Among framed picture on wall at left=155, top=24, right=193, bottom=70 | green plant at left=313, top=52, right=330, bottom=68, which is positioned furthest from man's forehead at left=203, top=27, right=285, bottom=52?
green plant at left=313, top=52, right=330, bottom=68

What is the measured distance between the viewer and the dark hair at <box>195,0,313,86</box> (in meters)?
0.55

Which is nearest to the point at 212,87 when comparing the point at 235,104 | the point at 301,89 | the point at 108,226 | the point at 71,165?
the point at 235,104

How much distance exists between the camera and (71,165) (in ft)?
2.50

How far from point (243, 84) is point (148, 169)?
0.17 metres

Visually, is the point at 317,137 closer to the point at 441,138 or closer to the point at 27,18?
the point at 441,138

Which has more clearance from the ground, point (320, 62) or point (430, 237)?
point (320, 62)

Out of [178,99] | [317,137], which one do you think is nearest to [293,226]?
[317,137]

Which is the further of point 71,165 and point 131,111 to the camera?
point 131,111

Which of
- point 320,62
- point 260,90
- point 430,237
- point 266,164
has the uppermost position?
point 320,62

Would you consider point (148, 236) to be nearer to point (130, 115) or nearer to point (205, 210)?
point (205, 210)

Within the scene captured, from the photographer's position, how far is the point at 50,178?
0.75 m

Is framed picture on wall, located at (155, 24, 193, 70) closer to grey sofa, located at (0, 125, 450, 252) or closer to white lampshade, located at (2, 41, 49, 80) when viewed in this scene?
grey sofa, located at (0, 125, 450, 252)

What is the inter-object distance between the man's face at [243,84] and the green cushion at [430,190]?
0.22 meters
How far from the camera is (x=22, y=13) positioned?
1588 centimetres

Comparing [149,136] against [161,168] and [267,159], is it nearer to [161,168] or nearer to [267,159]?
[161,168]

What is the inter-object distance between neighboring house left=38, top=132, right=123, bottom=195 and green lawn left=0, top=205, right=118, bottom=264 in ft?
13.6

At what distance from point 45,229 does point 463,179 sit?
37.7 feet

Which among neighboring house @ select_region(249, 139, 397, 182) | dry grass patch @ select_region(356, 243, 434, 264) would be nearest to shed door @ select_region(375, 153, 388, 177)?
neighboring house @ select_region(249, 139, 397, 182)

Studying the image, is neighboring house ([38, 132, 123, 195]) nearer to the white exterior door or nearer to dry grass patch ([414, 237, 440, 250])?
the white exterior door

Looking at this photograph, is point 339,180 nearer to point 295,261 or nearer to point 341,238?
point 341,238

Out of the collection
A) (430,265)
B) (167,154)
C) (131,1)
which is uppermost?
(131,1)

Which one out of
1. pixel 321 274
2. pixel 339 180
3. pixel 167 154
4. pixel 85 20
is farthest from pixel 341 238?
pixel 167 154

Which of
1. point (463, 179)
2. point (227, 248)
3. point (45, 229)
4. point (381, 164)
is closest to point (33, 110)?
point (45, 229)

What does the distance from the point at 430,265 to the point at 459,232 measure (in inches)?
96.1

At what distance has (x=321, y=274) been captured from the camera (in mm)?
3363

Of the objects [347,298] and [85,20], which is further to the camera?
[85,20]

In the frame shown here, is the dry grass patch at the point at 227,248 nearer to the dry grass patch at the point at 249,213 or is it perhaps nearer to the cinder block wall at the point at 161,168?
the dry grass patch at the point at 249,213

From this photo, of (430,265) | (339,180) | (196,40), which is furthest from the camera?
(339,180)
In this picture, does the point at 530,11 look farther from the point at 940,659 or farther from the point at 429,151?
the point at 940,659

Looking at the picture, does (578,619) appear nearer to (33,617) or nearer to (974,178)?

[WHAT THE TASK ASKS]:
Transcribe the records above exactly as they appear.

[FULL RESPONSE]:
Among framed picture on wall at left=155, top=24, right=193, bottom=70 | green plant at left=313, top=52, right=330, bottom=68, which is positioned furthest from man's forehead at left=203, top=27, right=285, bottom=52?
green plant at left=313, top=52, right=330, bottom=68

What is the measured distance between the viewer and the dark hair at <box>195,0,313,86</box> (in meters)?
0.55

Which is nearest to the point at 212,87 when comparing the point at 235,104 | the point at 301,89 | the point at 108,226 | the point at 71,165?
the point at 235,104

How much distance exists between the camera and (71,165) (in ft)?
2.50

How far from point (243, 84) is point (148, 169)?
0.17 metres

Visually, is the point at 317,137 closer to the point at 441,138 or closer to the point at 27,18?
the point at 441,138

Which has more clearance from the ground, point (320, 62) or point (430, 237)?
point (320, 62)

Out of [178,99] | [317,137], which one do you think is nearest to [293,226]?
[317,137]

Which is the further of point 71,165 and point 131,111 to the camera?
point 131,111

Which of
- point 320,62
- point 260,90
- point 430,237
- point 266,164
has the uppermost position?
point 320,62

Would you consider point (148, 236) to be nearer to point (130, 115) or nearer to point (205, 210)?
point (205, 210)

Within the scene captured, from the photographer's position, how far is the point at 50,178?
0.75 m

Is framed picture on wall, located at (155, 24, 193, 70) closer to grey sofa, located at (0, 125, 450, 252) or closer to white lampshade, located at (2, 41, 49, 80) when viewed in this scene?
grey sofa, located at (0, 125, 450, 252)

What is the inter-object distance between the man's face at [243,84] and the green cushion at [430,190]?
0.22 meters
How far from the camera is (x=22, y=13) positioned?
1588 centimetres

Comparing [149,136] against [161,168] and [267,159], is it nearer to [161,168] or nearer to [267,159]?
[161,168]

What is the inter-object distance between neighboring house left=38, top=132, right=123, bottom=195 and green lawn left=0, top=205, right=118, bottom=264 in ft?
13.6

At what distance from point 45,229 does point 463,179 sit?
37.7 feet

Which among neighboring house @ select_region(249, 139, 397, 182) | dry grass patch @ select_region(356, 243, 434, 264) would be nearest to shed door @ select_region(375, 153, 388, 177)?
neighboring house @ select_region(249, 139, 397, 182)

Studying the image, is neighboring house ([38, 132, 123, 195]) nearer to the white exterior door or nearer to dry grass patch ([414, 237, 440, 250])?
the white exterior door

Looking at this photograph, is point 339,180 nearer to point 295,261 or nearer to point 341,238?
point 341,238

Out of the collection
A) (430,265)
B) (167,154)
C) (131,1)
which is uppermost?
(131,1)

Which one out of
1. pixel 321 274
2. pixel 339 180
3. pixel 167 154
4. pixel 85 20
is farthest from pixel 341 238?
pixel 167 154

Which of
1. point (463, 179)
2. point (227, 248)
3. point (45, 229)
4. point (381, 164)
is closest to point (33, 110)?
point (45, 229)

What does the distance from the point at 430,265 to the point at 459,232 measure (in inches)?
96.1

At what distance has (x=321, y=274) been captured from the camera (in mm)?
3363

Of the objects [347,298] and [85,20], which is further to the camera?
[85,20]

In the frame shown here, is the dry grass patch at the point at 227,248 nearer to the dry grass patch at the point at 249,213 or is it perhaps nearer to the cinder block wall at the point at 161,168?
the dry grass patch at the point at 249,213

From this photo, of (430,265) | (339,180) | (196,40), which is furthest from the camera?
(339,180)
In this picture, does the point at 530,11 look farther from the point at 940,659 or farther from the point at 429,151?
the point at 940,659

Looking at the picture, does (578,619) appear nearer to (33,617) or nearer to (974,178)?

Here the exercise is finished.